C’est officiel… Le Niger s’est retiré de la Cour pénale internationale. C’est le secrétaire général des Nations unies, Antonio Guterres, qui a acté, dans un courrier, la décision de Niamay. Le retrait sera effectif dans un an, mais la décision porte évidemment un coup dur à la CPI.
Cette fois, le Niger est véritablement passé à l’acte… Fin septembre, l’Alliance des États du Sahel, qui regroupe Niger, Mali et Burkina Faso, avait menacé d’un retrait groupé. Mais sans jamais le concrétiser. Selon plusieurs sources, Bamako et Ouagadougou n’ont – en tout cas pour l’instant – pas suivi l’initiative du Niger, qui a donc formellement notifié sa décision à l’ONU le 18 juin.
Pourquoi maintenant ? Difficile de savoir exactement ce qui a enclenché la décision de Niamay.
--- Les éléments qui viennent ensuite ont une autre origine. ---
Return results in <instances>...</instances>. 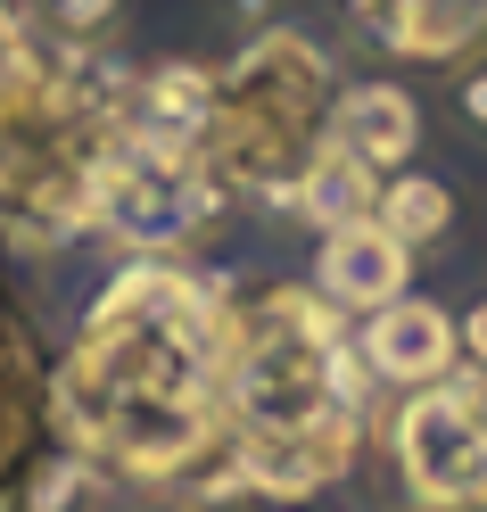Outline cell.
<instances>
[{"label":"cell","instance_id":"obj_10","mask_svg":"<svg viewBox=\"0 0 487 512\" xmlns=\"http://www.w3.org/2000/svg\"><path fill=\"white\" fill-rule=\"evenodd\" d=\"M372 199H380V174H372V166H355L339 141H322V157L306 166V182H298V199H289V207H298L314 232H331V223L372 215Z\"/></svg>","mask_w":487,"mask_h":512},{"label":"cell","instance_id":"obj_3","mask_svg":"<svg viewBox=\"0 0 487 512\" xmlns=\"http://www.w3.org/2000/svg\"><path fill=\"white\" fill-rule=\"evenodd\" d=\"M388 455L421 512H487V422L446 380L388 405Z\"/></svg>","mask_w":487,"mask_h":512},{"label":"cell","instance_id":"obj_7","mask_svg":"<svg viewBox=\"0 0 487 512\" xmlns=\"http://www.w3.org/2000/svg\"><path fill=\"white\" fill-rule=\"evenodd\" d=\"M331 141L372 174H405L421 157V100L397 75H372V83H339V108H331Z\"/></svg>","mask_w":487,"mask_h":512},{"label":"cell","instance_id":"obj_16","mask_svg":"<svg viewBox=\"0 0 487 512\" xmlns=\"http://www.w3.org/2000/svg\"><path fill=\"white\" fill-rule=\"evenodd\" d=\"M265 9H273V0H240V17H248V34H256V25H273Z\"/></svg>","mask_w":487,"mask_h":512},{"label":"cell","instance_id":"obj_11","mask_svg":"<svg viewBox=\"0 0 487 512\" xmlns=\"http://www.w3.org/2000/svg\"><path fill=\"white\" fill-rule=\"evenodd\" d=\"M34 9L58 50H116V34L133 25V0H34Z\"/></svg>","mask_w":487,"mask_h":512},{"label":"cell","instance_id":"obj_8","mask_svg":"<svg viewBox=\"0 0 487 512\" xmlns=\"http://www.w3.org/2000/svg\"><path fill=\"white\" fill-rule=\"evenodd\" d=\"M207 108H215V67H199V58H157L124 83V124L166 133V141H199Z\"/></svg>","mask_w":487,"mask_h":512},{"label":"cell","instance_id":"obj_6","mask_svg":"<svg viewBox=\"0 0 487 512\" xmlns=\"http://www.w3.org/2000/svg\"><path fill=\"white\" fill-rule=\"evenodd\" d=\"M347 17L397 67H463V58H487V0H347Z\"/></svg>","mask_w":487,"mask_h":512},{"label":"cell","instance_id":"obj_9","mask_svg":"<svg viewBox=\"0 0 487 512\" xmlns=\"http://www.w3.org/2000/svg\"><path fill=\"white\" fill-rule=\"evenodd\" d=\"M372 215H380V223H388V232H397L413 256H421V248H438V240H454V190H446L438 174H421V166L380 174Z\"/></svg>","mask_w":487,"mask_h":512},{"label":"cell","instance_id":"obj_12","mask_svg":"<svg viewBox=\"0 0 487 512\" xmlns=\"http://www.w3.org/2000/svg\"><path fill=\"white\" fill-rule=\"evenodd\" d=\"M50 58V34H42V9L34 0H0V83L34 75Z\"/></svg>","mask_w":487,"mask_h":512},{"label":"cell","instance_id":"obj_15","mask_svg":"<svg viewBox=\"0 0 487 512\" xmlns=\"http://www.w3.org/2000/svg\"><path fill=\"white\" fill-rule=\"evenodd\" d=\"M446 389H454V397H463V405L479 413V422H487V372H471V364H454V372H446Z\"/></svg>","mask_w":487,"mask_h":512},{"label":"cell","instance_id":"obj_4","mask_svg":"<svg viewBox=\"0 0 487 512\" xmlns=\"http://www.w3.org/2000/svg\"><path fill=\"white\" fill-rule=\"evenodd\" d=\"M413 290V248L388 232L380 215H355V223H331L314 248V298L339 306V314H380Z\"/></svg>","mask_w":487,"mask_h":512},{"label":"cell","instance_id":"obj_13","mask_svg":"<svg viewBox=\"0 0 487 512\" xmlns=\"http://www.w3.org/2000/svg\"><path fill=\"white\" fill-rule=\"evenodd\" d=\"M446 108H454V124H463L471 141H487V58L446 67Z\"/></svg>","mask_w":487,"mask_h":512},{"label":"cell","instance_id":"obj_14","mask_svg":"<svg viewBox=\"0 0 487 512\" xmlns=\"http://www.w3.org/2000/svg\"><path fill=\"white\" fill-rule=\"evenodd\" d=\"M454 339H463V364H471V372H487V298H471V306H463Z\"/></svg>","mask_w":487,"mask_h":512},{"label":"cell","instance_id":"obj_5","mask_svg":"<svg viewBox=\"0 0 487 512\" xmlns=\"http://www.w3.org/2000/svg\"><path fill=\"white\" fill-rule=\"evenodd\" d=\"M355 356H364L372 389H438V380L463 364V339H454V314L430 306V298H397L364 314V331H355Z\"/></svg>","mask_w":487,"mask_h":512},{"label":"cell","instance_id":"obj_2","mask_svg":"<svg viewBox=\"0 0 487 512\" xmlns=\"http://www.w3.org/2000/svg\"><path fill=\"white\" fill-rule=\"evenodd\" d=\"M339 67L298 25H256V34L215 67V108L199 124V166L223 199L289 207L306 166L331 141Z\"/></svg>","mask_w":487,"mask_h":512},{"label":"cell","instance_id":"obj_1","mask_svg":"<svg viewBox=\"0 0 487 512\" xmlns=\"http://www.w3.org/2000/svg\"><path fill=\"white\" fill-rule=\"evenodd\" d=\"M223 347L232 306L215 281L182 256H133L58 372L67 446L141 488H166L190 463L207 471L223 446Z\"/></svg>","mask_w":487,"mask_h":512}]
</instances>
Mais dans sa notification à l’ONU, le Niger précise que la Cour a bien suscité « de grands espoirs parmi les peuples épris de paix et de justice » mais « elle a fait l’objet de détournements et d’instrumentalisations ». Un reproche régulièrement formulé par certains des 34 pays africains membres de la Cour.
De son côté, la CPI a rappelé que le départ ne prendra effet que dans un an. C’est le délai légal pour empêcher des États de rompre brutalement leurs obligations, dont la coopération judiciaire. Le compte à rebours est désormais lancé… Le retrait du Niger de la Cour pénale internationale sera effectif le 18 juin 2027, un an après avoir notifié sa décision au secrétaire général de l’ONU.
D’ici là, le Niger a toujours l’obligation de coopérer avec la CPI. Et il l’a fait, en 2015 notamment. Niamey avait transféré le Malien, Ahmed Al Mahdi, à La Haye. Devant la CPI, ce dernier avait plaidé coupable de la destruction des Mausolées de Tombouctou lors de l’occupation jihadiste en 2012… des crimes de guerre qui lui ont valu une peine de 9 ans de prison.
Pour la Cour pénale internationale, le risque est que d’autres États suivent le Niger. Avec lui, le Mali et le Burkina Faso avaient dès septembre annoncé leur retrait, mais sans concrétiser leur annonce.
Depuis l’adoption du traité fondateur de la CPI en 1998, seuls deux pays l’ont quitté : le Burundi et les Philippines. À chaque fois, ils espéraient contrer des poursuites engagées contre certains de leurs dirigeants.
De leur côté, l’Afrique du Sud, la Gambie et la Hongrie avaient eux aussi notifié leur retrait du traité mais finalement fait marche arrière.